Zac Hatfield-Dodds comments on Provably Safe AI: Worldview and Projects

Zac Hatfield-Dodds 17 Aug 2024 18:43 UTC
6 points
2
I agree with you that this feels like a ‘compact crux’ for many parts of the agenda. I’d like to take your bet, let me reflect if there’s any additional operationalizations or conditioning.

quick proposals:
- I win at the end of 2026, if there has not been a formally-verified design for a mechanical lock, OR the design does not verify it cannot be mechanically picked, OR less than three consistent physical instances have been manufactured. (e.g. a total of three including prototypes or other designs doesn’t count)
- You win if at the end of 2027, there have been credible and failed expert attempts to pick such a lock (e.g. an open challenge at Defcon). I win if there is a successful attempt.
- Bet resolves neutral, and we each donate half our stakes to a mutally-agreed charity, if it’s unclear whether production actually happened, or there were no credible attempts to pick a verified lock.
- Any disputes resolved by the best judgement of an agreed-in-advance arbiter; I’d be happy with the LessWrong team if you and they also agree.
- davekasten 17 Aug 2024 21:58 UTC
  3 points
  2
  Parent
  Unsolicited suggestion: it is probably useful for y’all to define further what “pick a lock”means—e.g., if someone builds a custom defeat device of some sort, that does some sort of activity that is non-destructive but engages in a mechanical operation very surprising to someone thinking of traditional lock-picking methods—does that count?
  
  (I think you’d probably say yes, so long as the device isn’t, e.g., a robot arm that’s nondestructively grabbing the master key for the lock out of Zac’s pocket and inserting it into the lock, but some sort of definining-in-advance would likely help.)

========================================

[TASKS]:
a. In the comment thread, who does Zac Hatfield-Dodds propose as an acceptable arbiter for disputes over the bet?
b. Transcribe the comment thread from "- Any disputes" to "methods—does that count?".

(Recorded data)
========================================

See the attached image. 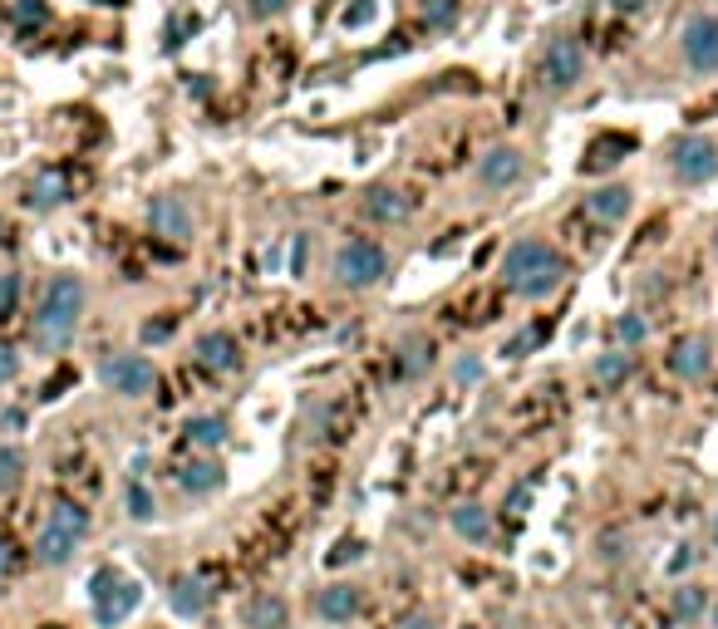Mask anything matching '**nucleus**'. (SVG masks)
I'll return each mask as SVG.
<instances>
[{
    "label": "nucleus",
    "instance_id": "1",
    "mask_svg": "<svg viewBox=\"0 0 718 629\" xmlns=\"http://www.w3.org/2000/svg\"><path fill=\"white\" fill-rule=\"evenodd\" d=\"M566 275H570V261L551 241H541V236H517L507 246V256H502V285L511 295H521V300L556 295L566 285Z\"/></svg>",
    "mask_w": 718,
    "mask_h": 629
},
{
    "label": "nucleus",
    "instance_id": "2",
    "mask_svg": "<svg viewBox=\"0 0 718 629\" xmlns=\"http://www.w3.org/2000/svg\"><path fill=\"white\" fill-rule=\"evenodd\" d=\"M84 281L79 275H55L39 300V314H35V344L45 354H59L69 340H74L79 320H84Z\"/></svg>",
    "mask_w": 718,
    "mask_h": 629
},
{
    "label": "nucleus",
    "instance_id": "3",
    "mask_svg": "<svg viewBox=\"0 0 718 629\" xmlns=\"http://www.w3.org/2000/svg\"><path fill=\"white\" fill-rule=\"evenodd\" d=\"M89 605H94L98 625L118 629L143 605V585H138V575H128V570H118V566H98L94 575H89Z\"/></svg>",
    "mask_w": 718,
    "mask_h": 629
},
{
    "label": "nucleus",
    "instance_id": "4",
    "mask_svg": "<svg viewBox=\"0 0 718 629\" xmlns=\"http://www.w3.org/2000/svg\"><path fill=\"white\" fill-rule=\"evenodd\" d=\"M84 536H89V511L74 507V501H59L35 536V560L39 566H69Z\"/></svg>",
    "mask_w": 718,
    "mask_h": 629
},
{
    "label": "nucleus",
    "instance_id": "5",
    "mask_svg": "<svg viewBox=\"0 0 718 629\" xmlns=\"http://www.w3.org/2000/svg\"><path fill=\"white\" fill-rule=\"evenodd\" d=\"M389 275V251H384L374 236H350L334 251V281L344 290H374V285Z\"/></svg>",
    "mask_w": 718,
    "mask_h": 629
},
{
    "label": "nucleus",
    "instance_id": "6",
    "mask_svg": "<svg viewBox=\"0 0 718 629\" xmlns=\"http://www.w3.org/2000/svg\"><path fill=\"white\" fill-rule=\"evenodd\" d=\"M98 379H104V389L118 393V399H143V393L157 389V364L148 359V354H108V359L98 364Z\"/></svg>",
    "mask_w": 718,
    "mask_h": 629
},
{
    "label": "nucleus",
    "instance_id": "7",
    "mask_svg": "<svg viewBox=\"0 0 718 629\" xmlns=\"http://www.w3.org/2000/svg\"><path fill=\"white\" fill-rule=\"evenodd\" d=\"M669 167L684 187H704L718 177V143L708 133H688L669 147Z\"/></svg>",
    "mask_w": 718,
    "mask_h": 629
},
{
    "label": "nucleus",
    "instance_id": "8",
    "mask_svg": "<svg viewBox=\"0 0 718 629\" xmlns=\"http://www.w3.org/2000/svg\"><path fill=\"white\" fill-rule=\"evenodd\" d=\"M586 45L570 35H556L546 39V49H541V79H546V88H556V94H566V88H576L580 79H586Z\"/></svg>",
    "mask_w": 718,
    "mask_h": 629
},
{
    "label": "nucleus",
    "instance_id": "9",
    "mask_svg": "<svg viewBox=\"0 0 718 629\" xmlns=\"http://www.w3.org/2000/svg\"><path fill=\"white\" fill-rule=\"evenodd\" d=\"M679 49H684V64L694 69V74H718V15L714 10H698V15L684 20Z\"/></svg>",
    "mask_w": 718,
    "mask_h": 629
},
{
    "label": "nucleus",
    "instance_id": "10",
    "mask_svg": "<svg viewBox=\"0 0 718 629\" xmlns=\"http://www.w3.org/2000/svg\"><path fill=\"white\" fill-rule=\"evenodd\" d=\"M315 615L325 625H354L364 615V590L350 585V580H330V585L315 590Z\"/></svg>",
    "mask_w": 718,
    "mask_h": 629
},
{
    "label": "nucleus",
    "instance_id": "11",
    "mask_svg": "<svg viewBox=\"0 0 718 629\" xmlns=\"http://www.w3.org/2000/svg\"><path fill=\"white\" fill-rule=\"evenodd\" d=\"M521 173H527V157H521V147H511V143L487 147L482 163H478V182L487 187V192H507V187H517Z\"/></svg>",
    "mask_w": 718,
    "mask_h": 629
},
{
    "label": "nucleus",
    "instance_id": "12",
    "mask_svg": "<svg viewBox=\"0 0 718 629\" xmlns=\"http://www.w3.org/2000/svg\"><path fill=\"white\" fill-rule=\"evenodd\" d=\"M669 369H674L684 383L708 379V373H714V340H708V334H684V340H674Z\"/></svg>",
    "mask_w": 718,
    "mask_h": 629
},
{
    "label": "nucleus",
    "instance_id": "13",
    "mask_svg": "<svg viewBox=\"0 0 718 629\" xmlns=\"http://www.w3.org/2000/svg\"><path fill=\"white\" fill-rule=\"evenodd\" d=\"M148 226H153L157 236H167V241H192L197 236L192 206H187L183 197H153V202H148Z\"/></svg>",
    "mask_w": 718,
    "mask_h": 629
},
{
    "label": "nucleus",
    "instance_id": "14",
    "mask_svg": "<svg viewBox=\"0 0 718 629\" xmlns=\"http://www.w3.org/2000/svg\"><path fill=\"white\" fill-rule=\"evenodd\" d=\"M197 364L212 373H236L242 369V344H236L232 330H207L197 340Z\"/></svg>",
    "mask_w": 718,
    "mask_h": 629
},
{
    "label": "nucleus",
    "instance_id": "15",
    "mask_svg": "<svg viewBox=\"0 0 718 629\" xmlns=\"http://www.w3.org/2000/svg\"><path fill=\"white\" fill-rule=\"evenodd\" d=\"M364 216H369V222H379V226H403L413 216V202H409V192H399V187H369V192H364Z\"/></svg>",
    "mask_w": 718,
    "mask_h": 629
},
{
    "label": "nucleus",
    "instance_id": "16",
    "mask_svg": "<svg viewBox=\"0 0 718 629\" xmlns=\"http://www.w3.org/2000/svg\"><path fill=\"white\" fill-rule=\"evenodd\" d=\"M448 526L458 531L462 541H472V546H487V541L497 536V521H492V511L482 507V501H458V507L448 511Z\"/></svg>",
    "mask_w": 718,
    "mask_h": 629
},
{
    "label": "nucleus",
    "instance_id": "17",
    "mask_svg": "<svg viewBox=\"0 0 718 629\" xmlns=\"http://www.w3.org/2000/svg\"><path fill=\"white\" fill-rule=\"evenodd\" d=\"M586 206H590V216H600L605 226H620L629 212H635V192H629L625 182H600L596 192L586 197Z\"/></svg>",
    "mask_w": 718,
    "mask_h": 629
},
{
    "label": "nucleus",
    "instance_id": "18",
    "mask_svg": "<svg viewBox=\"0 0 718 629\" xmlns=\"http://www.w3.org/2000/svg\"><path fill=\"white\" fill-rule=\"evenodd\" d=\"M167 609H173L177 619H202L207 615V585L197 575H173V585H167Z\"/></svg>",
    "mask_w": 718,
    "mask_h": 629
},
{
    "label": "nucleus",
    "instance_id": "19",
    "mask_svg": "<svg viewBox=\"0 0 718 629\" xmlns=\"http://www.w3.org/2000/svg\"><path fill=\"white\" fill-rule=\"evenodd\" d=\"M246 629H291V605L275 590L246 600Z\"/></svg>",
    "mask_w": 718,
    "mask_h": 629
},
{
    "label": "nucleus",
    "instance_id": "20",
    "mask_svg": "<svg viewBox=\"0 0 718 629\" xmlns=\"http://www.w3.org/2000/svg\"><path fill=\"white\" fill-rule=\"evenodd\" d=\"M177 482H183V491H192V497H207V491H222L226 467L216 458H197V462H187V467L177 472Z\"/></svg>",
    "mask_w": 718,
    "mask_h": 629
},
{
    "label": "nucleus",
    "instance_id": "21",
    "mask_svg": "<svg viewBox=\"0 0 718 629\" xmlns=\"http://www.w3.org/2000/svg\"><path fill=\"white\" fill-rule=\"evenodd\" d=\"M69 197V182H64V173H55V167H45V173L30 182V192H25V206L30 212H55L59 202Z\"/></svg>",
    "mask_w": 718,
    "mask_h": 629
},
{
    "label": "nucleus",
    "instance_id": "22",
    "mask_svg": "<svg viewBox=\"0 0 718 629\" xmlns=\"http://www.w3.org/2000/svg\"><path fill=\"white\" fill-rule=\"evenodd\" d=\"M399 364L409 379H423V373H433V364H438V354H433V340L428 334H409V340L399 344Z\"/></svg>",
    "mask_w": 718,
    "mask_h": 629
},
{
    "label": "nucleus",
    "instance_id": "23",
    "mask_svg": "<svg viewBox=\"0 0 718 629\" xmlns=\"http://www.w3.org/2000/svg\"><path fill=\"white\" fill-rule=\"evenodd\" d=\"M590 373H596V383H605V389H625L629 373H635V359H629L625 349H605V354H596Z\"/></svg>",
    "mask_w": 718,
    "mask_h": 629
},
{
    "label": "nucleus",
    "instance_id": "24",
    "mask_svg": "<svg viewBox=\"0 0 718 629\" xmlns=\"http://www.w3.org/2000/svg\"><path fill=\"white\" fill-rule=\"evenodd\" d=\"M669 609H674L679 625H698V619L708 615V590L694 585V580H684V585H674V600H669Z\"/></svg>",
    "mask_w": 718,
    "mask_h": 629
},
{
    "label": "nucleus",
    "instance_id": "25",
    "mask_svg": "<svg viewBox=\"0 0 718 629\" xmlns=\"http://www.w3.org/2000/svg\"><path fill=\"white\" fill-rule=\"evenodd\" d=\"M183 432L197 442V448H222L226 442V418L222 413H197V418H187Z\"/></svg>",
    "mask_w": 718,
    "mask_h": 629
},
{
    "label": "nucleus",
    "instance_id": "26",
    "mask_svg": "<svg viewBox=\"0 0 718 629\" xmlns=\"http://www.w3.org/2000/svg\"><path fill=\"white\" fill-rule=\"evenodd\" d=\"M615 340H620V349H639V344L649 340L645 310H620V314H615Z\"/></svg>",
    "mask_w": 718,
    "mask_h": 629
},
{
    "label": "nucleus",
    "instance_id": "27",
    "mask_svg": "<svg viewBox=\"0 0 718 629\" xmlns=\"http://www.w3.org/2000/svg\"><path fill=\"white\" fill-rule=\"evenodd\" d=\"M123 507H128V517L133 521H153L157 517V497L148 491V482H128V491H123Z\"/></svg>",
    "mask_w": 718,
    "mask_h": 629
},
{
    "label": "nucleus",
    "instance_id": "28",
    "mask_svg": "<svg viewBox=\"0 0 718 629\" xmlns=\"http://www.w3.org/2000/svg\"><path fill=\"white\" fill-rule=\"evenodd\" d=\"M20 477H25V452L15 442H0V491L20 487Z\"/></svg>",
    "mask_w": 718,
    "mask_h": 629
},
{
    "label": "nucleus",
    "instance_id": "29",
    "mask_svg": "<svg viewBox=\"0 0 718 629\" xmlns=\"http://www.w3.org/2000/svg\"><path fill=\"white\" fill-rule=\"evenodd\" d=\"M625 556H629V536H625V531H600V536H596V560L620 566Z\"/></svg>",
    "mask_w": 718,
    "mask_h": 629
},
{
    "label": "nucleus",
    "instance_id": "30",
    "mask_svg": "<svg viewBox=\"0 0 718 629\" xmlns=\"http://www.w3.org/2000/svg\"><path fill=\"white\" fill-rule=\"evenodd\" d=\"M364 550H369V546H364V536H340V541H334V546L330 550H325V566H354V560H364Z\"/></svg>",
    "mask_w": 718,
    "mask_h": 629
},
{
    "label": "nucleus",
    "instance_id": "31",
    "mask_svg": "<svg viewBox=\"0 0 718 629\" xmlns=\"http://www.w3.org/2000/svg\"><path fill=\"white\" fill-rule=\"evenodd\" d=\"M419 15H423V25L428 29H448L452 20H458V0H423Z\"/></svg>",
    "mask_w": 718,
    "mask_h": 629
},
{
    "label": "nucleus",
    "instance_id": "32",
    "mask_svg": "<svg viewBox=\"0 0 718 629\" xmlns=\"http://www.w3.org/2000/svg\"><path fill=\"white\" fill-rule=\"evenodd\" d=\"M379 20V0H350V5L340 10V25L344 29H364Z\"/></svg>",
    "mask_w": 718,
    "mask_h": 629
},
{
    "label": "nucleus",
    "instance_id": "33",
    "mask_svg": "<svg viewBox=\"0 0 718 629\" xmlns=\"http://www.w3.org/2000/svg\"><path fill=\"white\" fill-rule=\"evenodd\" d=\"M15 300H20V275H0V320H10L15 314Z\"/></svg>",
    "mask_w": 718,
    "mask_h": 629
},
{
    "label": "nucleus",
    "instance_id": "34",
    "mask_svg": "<svg viewBox=\"0 0 718 629\" xmlns=\"http://www.w3.org/2000/svg\"><path fill=\"white\" fill-rule=\"evenodd\" d=\"M15 20H20V25H45L49 5H45V0H15Z\"/></svg>",
    "mask_w": 718,
    "mask_h": 629
},
{
    "label": "nucleus",
    "instance_id": "35",
    "mask_svg": "<svg viewBox=\"0 0 718 629\" xmlns=\"http://www.w3.org/2000/svg\"><path fill=\"white\" fill-rule=\"evenodd\" d=\"M620 147H625V138H610V143H596L590 147V157H586V167H610V163H620Z\"/></svg>",
    "mask_w": 718,
    "mask_h": 629
},
{
    "label": "nucleus",
    "instance_id": "36",
    "mask_svg": "<svg viewBox=\"0 0 718 629\" xmlns=\"http://www.w3.org/2000/svg\"><path fill=\"white\" fill-rule=\"evenodd\" d=\"M246 10H251L256 20H281L285 10H291V0H246Z\"/></svg>",
    "mask_w": 718,
    "mask_h": 629
},
{
    "label": "nucleus",
    "instance_id": "37",
    "mask_svg": "<svg viewBox=\"0 0 718 629\" xmlns=\"http://www.w3.org/2000/svg\"><path fill=\"white\" fill-rule=\"evenodd\" d=\"M20 369H25V364H20V354L10 349V344H0V383H15Z\"/></svg>",
    "mask_w": 718,
    "mask_h": 629
},
{
    "label": "nucleus",
    "instance_id": "38",
    "mask_svg": "<svg viewBox=\"0 0 718 629\" xmlns=\"http://www.w3.org/2000/svg\"><path fill=\"white\" fill-rule=\"evenodd\" d=\"M452 379H458V383H478V379H482V359H472V354H462V359L452 364Z\"/></svg>",
    "mask_w": 718,
    "mask_h": 629
},
{
    "label": "nucleus",
    "instance_id": "39",
    "mask_svg": "<svg viewBox=\"0 0 718 629\" xmlns=\"http://www.w3.org/2000/svg\"><path fill=\"white\" fill-rule=\"evenodd\" d=\"M305 261H310V236H295L291 241V275H305Z\"/></svg>",
    "mask_w": 718,
    "mask_h": 629
},
{
    "label": "nucleus",
    "instance_id": "40",
    "mask_svg": "<svg viewBox=\"0 0 718 629\" xmlns=\"http://www.w3.org/2000/svg\"><path fill=\"white\" fill-rule=\"evenodd\" d=\"M674 550H679V556L669 560V575H684V570L694 566V546H688V541H684V546H674Z\"/></svg>",
    "mask_w": 718,
    "mask_h": 629
},
{
    "label": "nucleus",
    "instance_id": "41",
    "mask_svg": "<svg viewBox=\"0 0 718 629\" xmlns=\"http://www.w3.org/2000/svg\"><path fill=\"white\" fill-rule=\"evenodd\" d=\"M0 428H5V432H20V428H25V413H20V408H5V413H0Z\"/></svg>",
    "mask_w": 718,
    "mask_h": 629
},
{
    "label": "nucleus",
    "instance_id": "42",
    "mask_svg": "<svg viewBox=\"0 0 718 629\" xmlns=\"http://www.w3.org/2000/svg\"><path fill=\"white\" fill-rule=\"evenodd\" d=\"M403 629H433V615H423V609H419V615L403 619Z\"/></svg>",
    "mask_w": 718,
    "mask_h": 629
},
{
    "label": "nucleus",
    "instance_id": "43",
    "mask_svg": "<svg viewBox=\"0 0 718 629\" xmlns=\"http://www.w3.org/2000/svg\"><path fill=\"white\" fill-rule=\"evenodd\" d=\"M610 5H615V10H645L649 0H610Z\"/></svg>",
    "mask_w": 718,
    "mask_h": 629
},
{
    "label": "nucleus",
    "instance_id": "44",
    "mask_svg": "<svg viewBox=\"0 0 718 629\" xmlns=\"http://www.w3.org/2000/svg\"><path fill=\"white\" fill-rule=\"evenodd\" d=\"M5 566H10V546L0 541V575H5Z\"/></svg>",
    "mask_w": 718,
    "mask_h": 629
},
{
    "label": "nucleus",
    "instance_id": "45",
    "mask_svg": "<svg viewBox=\"0 0 718 629\" xmlns=\"http://www.w3.org/2000/svg\"><path fill=\"white\" fill-rule=\"evenodd\" d=\"M708 536H714V550H718V511H714V526H708Z\"/></svg>",
    "mask_w": 718,
    "mask_h": 629
},
{
    "label": "nucleus",
    "instance_id": "46",
    "mask_svg": "<svg viewBox=\"0 0 718 629\" xmlns=\"http://www.w3.org/2000/svg\"><path fill=\"white\" fill-rule=\"evenodd\" d=\"M94 5H123V0H94Z\"/></svg>",
    "mask_w": 718,
    "mask_h": 629
},
{
    "label": "nucleus",
    "instance_id": "47",
    "mask_svg": "<svg viewBox=\"0 0 718 629\" xmlns=\"http://www.w3.org/2000/svg\"><path fill=\"white\" fill-rule=\"evenodd\" d=\"M708 615H714V625H718V605H714V609H708Z\"/></svg>",
    "mask_w": 718,
    "mask_h": 629
},
{
    "label": "nucleus",
    "instance_id": "48",
    "mask_svg": "<svg viewBox=\"0 0 718 629\" xmlns=\"http://www.w3.org/2000/svg\"><path fill=\"white\" fill-rule=\"evenodd\" d=\"M714 251H718V232H714Z\"/></svg>",
    "mask_w": 718,
    "mask_h": 629
},
{
    "label": "nucleus",
    "instance_id": "49",
    "mask_svg": "<svg viewBox=\"0 0 718 629\" xmlns=\"http://www.w3.org/2000/svg\"><path fill=\"white\" fill-rule=\"evenodd\" d=\"M468 629H472V625H468Z\"/></svg>",
    "mask_w": 718,
    "mask_h": 629
}]
</instances>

========================================

[ANSWERS]:
a. The LessWrong team, if the other party and the team also agree.

b.
- Any disputes resolved by the best judgement of an agreed-in-advance arbiter; I’d be happy with the LessWrong team if you and they also agree.
- davekasten 17 Aug 2024 21:58 UTC
  3 points
  2
  Parent
  Unsolicited suggestion: it is probably useful for y’all to define further what “pick a lock”means—e.g., if someone builds a custom defeat device of some sort, that does some sort of activity that is non-destructive but engages in a mechanical operation very surprising to someone thinking of traditional lock-picking methods—does that count?